Follow the sun: Sandia solar-tracking technology fuels global business
by Nancy Salem
In the 1980s Tim Leonard was busy programming computers at Sandia, unaware that just down the hall work was going on that would change his life.
Tim was in the wind energy group, steps away from the people in solar energy. One of them was Alex Maish, starting his pet project, a low-cost, high-precision tracking technology to continuously move solar panels into the best possible position to catch sunlight and generate energy.
“I met Alex, but I didn’t really know what he was working on,” Tim says. “I would visit, say hi, and go back.”
Years later, after leaving the Labs, Tim ran into Alex at a local nursery. He filled Alex in on his business - programming and electronic upgrading of gaming machines - and confided that it wasn’t challenging.
Alex mentioned his solar-tracking technology. “He said it was being licensed but that none of the interested companies had been able to commercialize it. He needed someone to make some prototype [circuit] boards for an industry client,” Tim says. “I told him I’d take a look.”

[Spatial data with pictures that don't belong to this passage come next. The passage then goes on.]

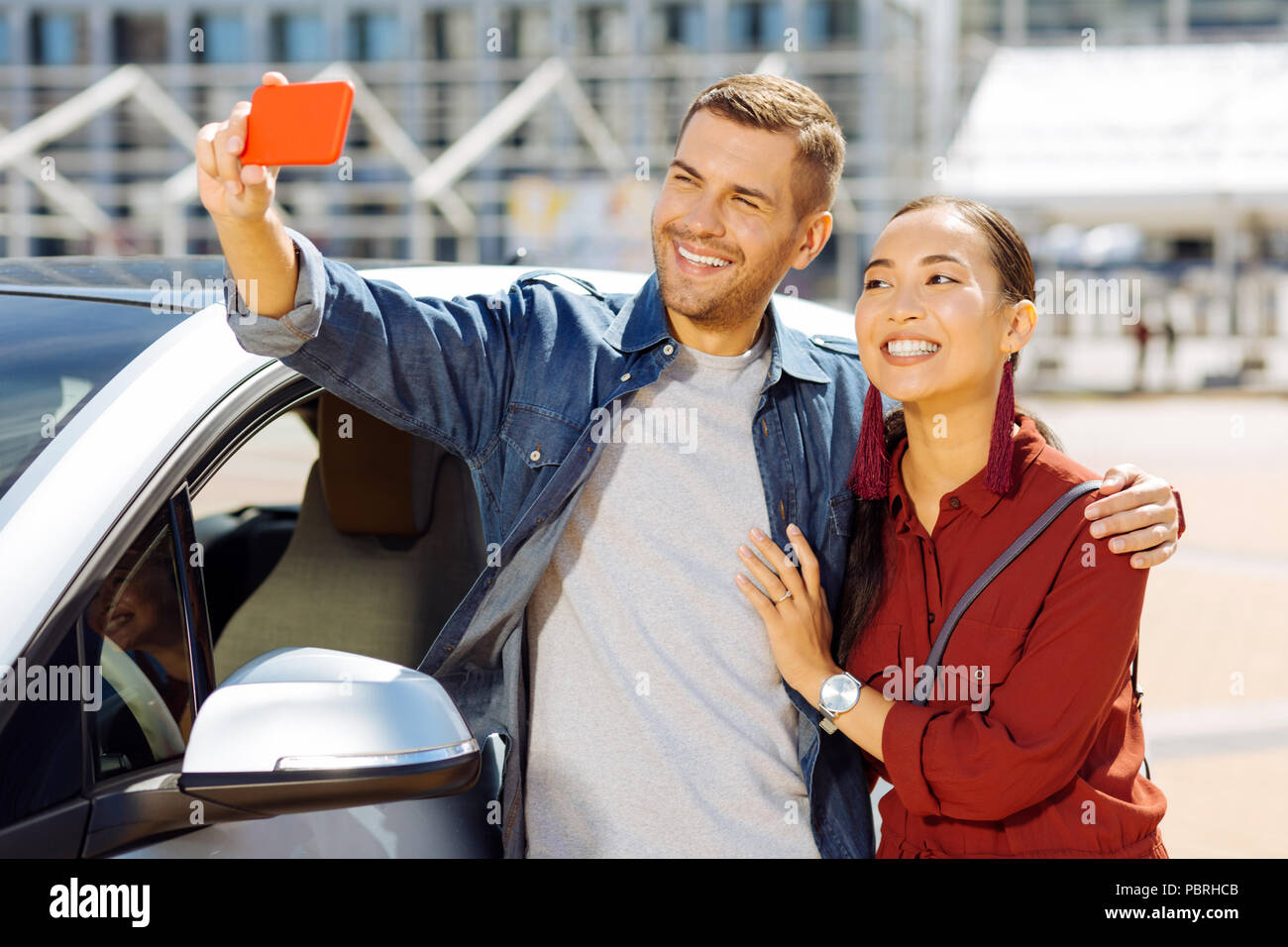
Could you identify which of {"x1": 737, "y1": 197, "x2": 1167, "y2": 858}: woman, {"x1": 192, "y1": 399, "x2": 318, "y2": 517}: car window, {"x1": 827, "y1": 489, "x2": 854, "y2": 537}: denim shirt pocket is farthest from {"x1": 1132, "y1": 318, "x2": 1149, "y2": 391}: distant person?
{"x1": 737, "y1": 197, "x2": 1167, "y2": 858}: woman

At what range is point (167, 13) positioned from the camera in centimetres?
2658

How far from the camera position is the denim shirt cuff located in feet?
5.82

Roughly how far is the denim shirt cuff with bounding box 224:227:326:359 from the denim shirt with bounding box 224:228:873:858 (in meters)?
0.03

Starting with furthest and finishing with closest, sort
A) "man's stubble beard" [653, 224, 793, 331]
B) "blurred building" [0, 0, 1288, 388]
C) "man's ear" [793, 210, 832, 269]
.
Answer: "blurred building" [0, 0, 1288, 388] < "man's ear" [793, 210, 832, 269] < "man's stubble beard" [653, 224, 793, 331]

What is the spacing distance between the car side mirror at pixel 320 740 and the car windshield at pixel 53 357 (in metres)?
0.44

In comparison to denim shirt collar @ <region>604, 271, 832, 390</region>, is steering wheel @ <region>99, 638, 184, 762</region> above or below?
below

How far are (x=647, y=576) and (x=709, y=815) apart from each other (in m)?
0.36

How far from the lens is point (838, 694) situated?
1944mm

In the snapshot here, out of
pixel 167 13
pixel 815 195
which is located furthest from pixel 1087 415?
pixel 167 13

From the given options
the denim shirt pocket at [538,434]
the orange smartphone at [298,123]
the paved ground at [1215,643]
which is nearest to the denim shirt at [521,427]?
the denim shirt pocket at [538,434]

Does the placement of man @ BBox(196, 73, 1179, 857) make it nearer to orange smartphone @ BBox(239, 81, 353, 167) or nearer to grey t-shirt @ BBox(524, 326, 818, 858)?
grey t-shirt @ BBox(524, 326, 818, 858)

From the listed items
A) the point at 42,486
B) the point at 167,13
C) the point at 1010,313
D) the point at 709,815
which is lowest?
the point at 709,815

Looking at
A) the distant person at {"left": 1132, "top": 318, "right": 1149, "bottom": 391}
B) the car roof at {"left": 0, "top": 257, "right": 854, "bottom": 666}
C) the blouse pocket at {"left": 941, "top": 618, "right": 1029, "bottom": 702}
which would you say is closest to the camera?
the car roof at {"left": 0, "top": 257, "right": 854, "bottom": 666}

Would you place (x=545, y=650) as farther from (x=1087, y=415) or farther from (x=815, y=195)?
(x=1087, y=415)
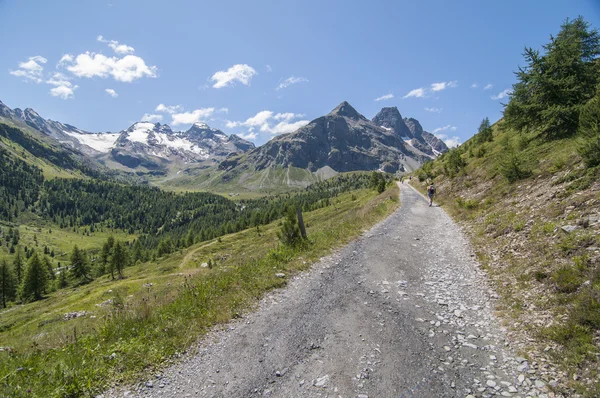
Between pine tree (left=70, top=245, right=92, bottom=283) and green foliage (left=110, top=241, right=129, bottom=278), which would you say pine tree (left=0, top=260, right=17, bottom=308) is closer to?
pine tree (left=70, top=245, right=92, bottom=283)

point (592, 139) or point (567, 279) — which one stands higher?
point (592, 139)

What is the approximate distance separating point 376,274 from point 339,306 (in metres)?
3.69

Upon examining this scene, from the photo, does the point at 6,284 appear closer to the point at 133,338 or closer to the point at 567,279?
the point at 133,338

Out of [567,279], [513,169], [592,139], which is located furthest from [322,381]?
[513,169]

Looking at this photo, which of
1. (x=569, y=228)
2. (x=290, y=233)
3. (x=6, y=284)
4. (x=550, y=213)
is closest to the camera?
(x=569, y=228)

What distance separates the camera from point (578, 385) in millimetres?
5965

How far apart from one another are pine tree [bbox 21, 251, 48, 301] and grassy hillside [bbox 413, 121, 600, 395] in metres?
122

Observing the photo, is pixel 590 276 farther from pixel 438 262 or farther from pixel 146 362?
pixel 146 362

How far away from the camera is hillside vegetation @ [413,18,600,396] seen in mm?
7371

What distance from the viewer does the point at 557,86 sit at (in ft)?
84.1

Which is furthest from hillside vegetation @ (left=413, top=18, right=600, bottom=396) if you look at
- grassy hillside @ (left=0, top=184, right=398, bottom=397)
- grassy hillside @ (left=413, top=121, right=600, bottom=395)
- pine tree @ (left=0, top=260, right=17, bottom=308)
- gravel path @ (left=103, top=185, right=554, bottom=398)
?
pine tree @ (left=0, top=260, right=17, bottom=308)

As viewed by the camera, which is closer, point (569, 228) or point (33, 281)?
point (569, 228)

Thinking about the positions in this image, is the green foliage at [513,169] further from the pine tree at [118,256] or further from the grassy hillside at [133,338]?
the pine tree at [118,256]

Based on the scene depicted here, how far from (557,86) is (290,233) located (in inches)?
1090
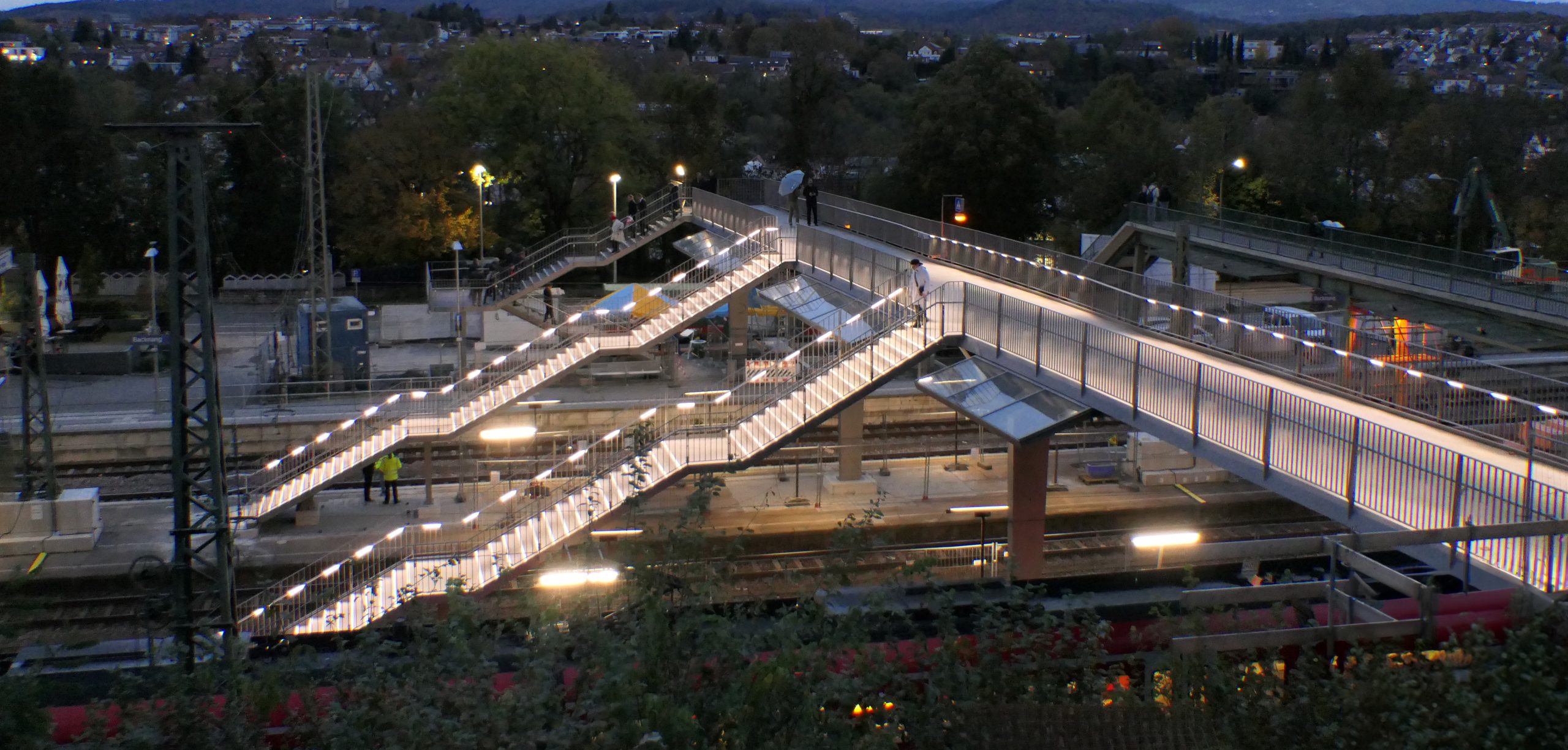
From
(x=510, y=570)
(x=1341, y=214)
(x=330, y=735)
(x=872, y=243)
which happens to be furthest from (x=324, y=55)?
(x=330, y=735)

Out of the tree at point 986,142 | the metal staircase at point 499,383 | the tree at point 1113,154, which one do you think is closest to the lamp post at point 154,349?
the metal staircase at point 499,383

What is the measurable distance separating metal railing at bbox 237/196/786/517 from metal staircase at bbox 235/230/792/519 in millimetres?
19

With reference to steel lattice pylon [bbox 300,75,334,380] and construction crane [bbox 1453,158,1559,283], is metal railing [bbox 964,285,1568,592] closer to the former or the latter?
construction crane [bbox 1453,158,1559,283]

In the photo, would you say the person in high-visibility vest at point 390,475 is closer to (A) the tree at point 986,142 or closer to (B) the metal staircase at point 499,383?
(B) the metal staircase at point 499,383

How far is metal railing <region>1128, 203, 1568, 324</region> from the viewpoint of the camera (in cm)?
2739

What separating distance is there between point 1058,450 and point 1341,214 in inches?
1090

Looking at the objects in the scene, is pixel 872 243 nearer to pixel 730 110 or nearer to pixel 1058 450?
pixel 1058 450

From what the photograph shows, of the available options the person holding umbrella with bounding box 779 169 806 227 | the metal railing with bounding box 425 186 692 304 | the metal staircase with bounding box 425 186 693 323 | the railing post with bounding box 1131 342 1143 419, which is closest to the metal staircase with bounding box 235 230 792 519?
the person holding umbrella with bounding box 779 169 806 227

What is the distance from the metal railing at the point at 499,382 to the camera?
2336 centimetres

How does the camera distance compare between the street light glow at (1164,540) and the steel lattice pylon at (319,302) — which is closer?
the street light glow at (1164,540)

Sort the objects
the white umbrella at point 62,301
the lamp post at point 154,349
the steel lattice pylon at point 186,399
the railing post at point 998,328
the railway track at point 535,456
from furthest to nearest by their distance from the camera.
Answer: the white umbrella at point 62,301 → the lamp post at point 154,349 → the railway track at point 535,456 → the railing post at point 998,328 → the steel lattice pylon at point 186,399

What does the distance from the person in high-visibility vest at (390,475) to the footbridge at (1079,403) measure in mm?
1117

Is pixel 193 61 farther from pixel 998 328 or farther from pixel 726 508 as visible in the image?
pixel 998 328

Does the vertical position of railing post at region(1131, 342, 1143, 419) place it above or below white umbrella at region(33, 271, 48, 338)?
above
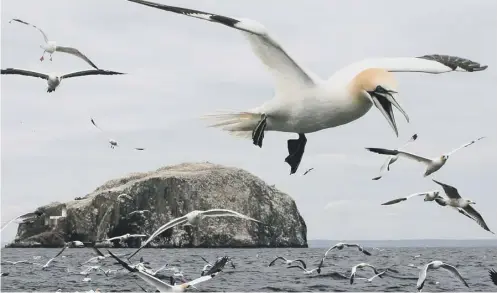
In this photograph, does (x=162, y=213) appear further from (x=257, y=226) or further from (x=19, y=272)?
(x=19, y=272)

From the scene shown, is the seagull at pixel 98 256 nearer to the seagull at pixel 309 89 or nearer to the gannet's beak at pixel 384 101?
the seagull at pixel 309 89

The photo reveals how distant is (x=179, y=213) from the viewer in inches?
3669

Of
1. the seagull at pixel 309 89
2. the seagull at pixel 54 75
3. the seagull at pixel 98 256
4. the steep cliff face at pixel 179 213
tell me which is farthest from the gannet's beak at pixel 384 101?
the steep cliff face at pixel 179 213

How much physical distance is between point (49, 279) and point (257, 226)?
210ft

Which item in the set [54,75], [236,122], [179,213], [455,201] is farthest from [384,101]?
[179,213]

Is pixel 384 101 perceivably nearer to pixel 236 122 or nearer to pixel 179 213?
pixel 236 122

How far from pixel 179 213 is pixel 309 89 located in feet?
286

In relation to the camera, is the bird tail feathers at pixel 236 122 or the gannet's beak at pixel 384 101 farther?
the bird tail feathers at pixel 236 122

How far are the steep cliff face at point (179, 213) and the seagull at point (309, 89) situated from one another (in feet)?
268

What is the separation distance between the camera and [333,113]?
6.50 metres

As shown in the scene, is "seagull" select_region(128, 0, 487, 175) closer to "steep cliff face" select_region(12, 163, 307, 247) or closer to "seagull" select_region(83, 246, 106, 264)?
"seagull" select_region(83, 246, 106, 264)

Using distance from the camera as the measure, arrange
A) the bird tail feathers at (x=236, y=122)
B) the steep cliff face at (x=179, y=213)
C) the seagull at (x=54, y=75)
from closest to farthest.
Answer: the bird tail feathers at (x=236, y=122) → the seagull at (x=54, y=75) → the steep cliff face at (x=179, y=213)

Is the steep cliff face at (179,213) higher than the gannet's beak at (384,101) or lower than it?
higher

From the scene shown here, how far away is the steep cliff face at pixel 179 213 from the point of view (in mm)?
90812
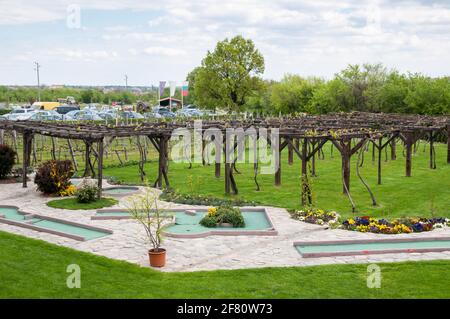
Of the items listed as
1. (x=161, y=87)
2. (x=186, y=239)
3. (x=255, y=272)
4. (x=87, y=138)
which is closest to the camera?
(x=255, y=272)

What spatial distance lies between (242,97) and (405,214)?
31458 mm

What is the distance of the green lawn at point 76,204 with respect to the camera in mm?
16484

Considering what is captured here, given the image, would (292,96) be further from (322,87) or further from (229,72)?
(229,72)

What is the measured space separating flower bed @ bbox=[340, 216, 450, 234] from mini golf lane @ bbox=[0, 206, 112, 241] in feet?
21.2

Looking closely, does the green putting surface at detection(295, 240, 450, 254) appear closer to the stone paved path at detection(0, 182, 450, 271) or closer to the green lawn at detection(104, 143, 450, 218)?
the stone paved path at detection(0, 182, 450, 271)

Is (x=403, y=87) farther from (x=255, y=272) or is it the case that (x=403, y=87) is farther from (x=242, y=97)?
(x=255, y=272)

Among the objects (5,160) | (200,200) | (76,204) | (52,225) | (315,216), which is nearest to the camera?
(52,225)

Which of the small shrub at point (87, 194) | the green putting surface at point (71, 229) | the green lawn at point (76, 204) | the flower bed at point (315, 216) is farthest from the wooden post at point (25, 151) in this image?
the flower bed at point (315, 216)

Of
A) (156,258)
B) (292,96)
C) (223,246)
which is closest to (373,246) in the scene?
(223,246)

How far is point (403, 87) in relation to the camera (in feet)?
134

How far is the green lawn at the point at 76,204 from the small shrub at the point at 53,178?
1075mm

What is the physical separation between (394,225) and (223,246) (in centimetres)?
466

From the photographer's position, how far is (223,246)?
12.5m
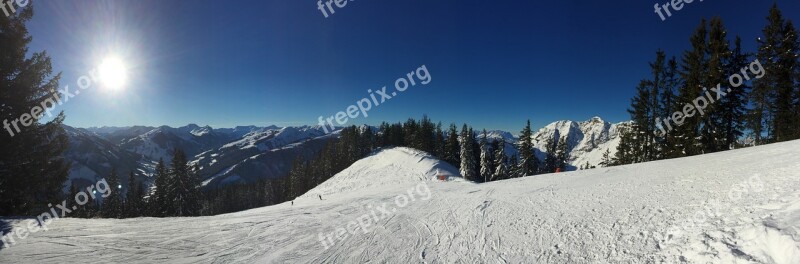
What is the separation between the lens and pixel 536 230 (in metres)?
10.2

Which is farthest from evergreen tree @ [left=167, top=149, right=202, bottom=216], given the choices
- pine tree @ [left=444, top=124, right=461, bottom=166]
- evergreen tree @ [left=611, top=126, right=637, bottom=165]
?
evergreen tree @ [left=611, top=126, right=637, bottom=165]

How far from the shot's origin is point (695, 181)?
37.6ft

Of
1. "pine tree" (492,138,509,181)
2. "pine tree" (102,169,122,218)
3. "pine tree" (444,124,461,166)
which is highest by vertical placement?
"pine tree" (444,124,461,166)

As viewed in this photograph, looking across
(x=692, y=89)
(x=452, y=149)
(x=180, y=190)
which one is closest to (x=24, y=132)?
(x=180, y=190)

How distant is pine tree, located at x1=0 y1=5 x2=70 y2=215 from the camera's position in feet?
47.6

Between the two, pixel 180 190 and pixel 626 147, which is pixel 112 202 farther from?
pixel 626 147

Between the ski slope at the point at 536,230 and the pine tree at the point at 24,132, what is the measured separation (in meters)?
6.33

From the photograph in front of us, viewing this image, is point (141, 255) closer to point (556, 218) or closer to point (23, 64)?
point (556, 218)

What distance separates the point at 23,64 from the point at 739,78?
46.9m

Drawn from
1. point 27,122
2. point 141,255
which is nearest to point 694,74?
point 141,255

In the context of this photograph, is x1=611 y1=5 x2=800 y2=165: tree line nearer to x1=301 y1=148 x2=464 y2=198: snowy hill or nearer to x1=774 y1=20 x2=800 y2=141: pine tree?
x1=774 y1=20 x2=800 y2=141: pine tree

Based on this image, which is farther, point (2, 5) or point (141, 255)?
point (2, 5)

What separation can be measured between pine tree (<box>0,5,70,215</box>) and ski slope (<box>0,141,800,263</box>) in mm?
6328

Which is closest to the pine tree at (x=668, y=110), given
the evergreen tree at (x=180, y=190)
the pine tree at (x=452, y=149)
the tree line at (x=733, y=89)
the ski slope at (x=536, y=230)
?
the tree line at (x=733, y=89)
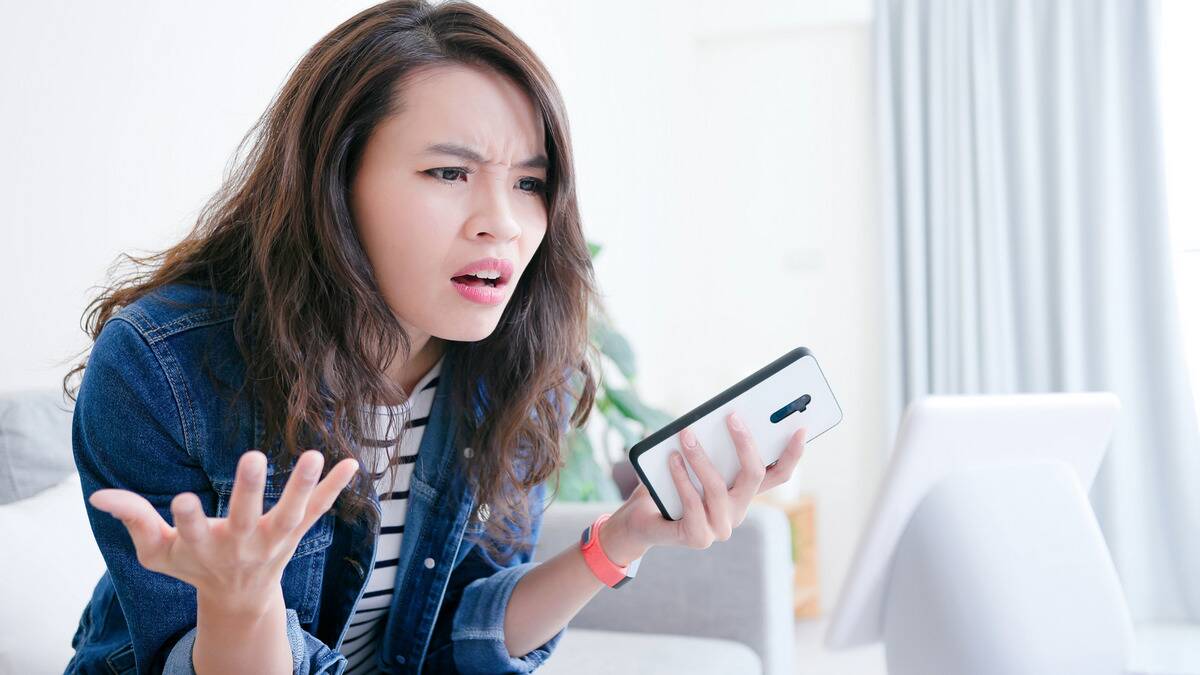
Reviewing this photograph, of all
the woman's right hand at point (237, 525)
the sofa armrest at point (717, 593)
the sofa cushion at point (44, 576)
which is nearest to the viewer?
the woman's right hand at point (237, 525)

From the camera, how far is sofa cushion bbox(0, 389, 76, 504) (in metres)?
1.16

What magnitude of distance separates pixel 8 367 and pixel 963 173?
2.97m

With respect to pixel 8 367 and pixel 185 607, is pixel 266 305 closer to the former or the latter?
pixel 185 607

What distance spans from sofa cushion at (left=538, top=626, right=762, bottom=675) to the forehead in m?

Tim helped Alex with electronics and programming, and liked the technology so much he licensed it himself in the mid-1990s. He built a business, Precision Solar Technologies Corp., and placed trackers around the world. Among Tim’s customers is Sandia, where the technology was developed and where many solar devices are fitted with his trackers, including at the National Solar Thermal Test Facility.
“We’re now into 16 years of commercial use and thousands of unit-hours of performance,” Tim says.
Alex’s goal was to develop affordable precision tracking for solar energy research, development, and production. His technology - trademarked SolarTrak by Sandia, which holds the patent - is a software program in a computer chip that sits on an electronic circuit board that controls the tracker.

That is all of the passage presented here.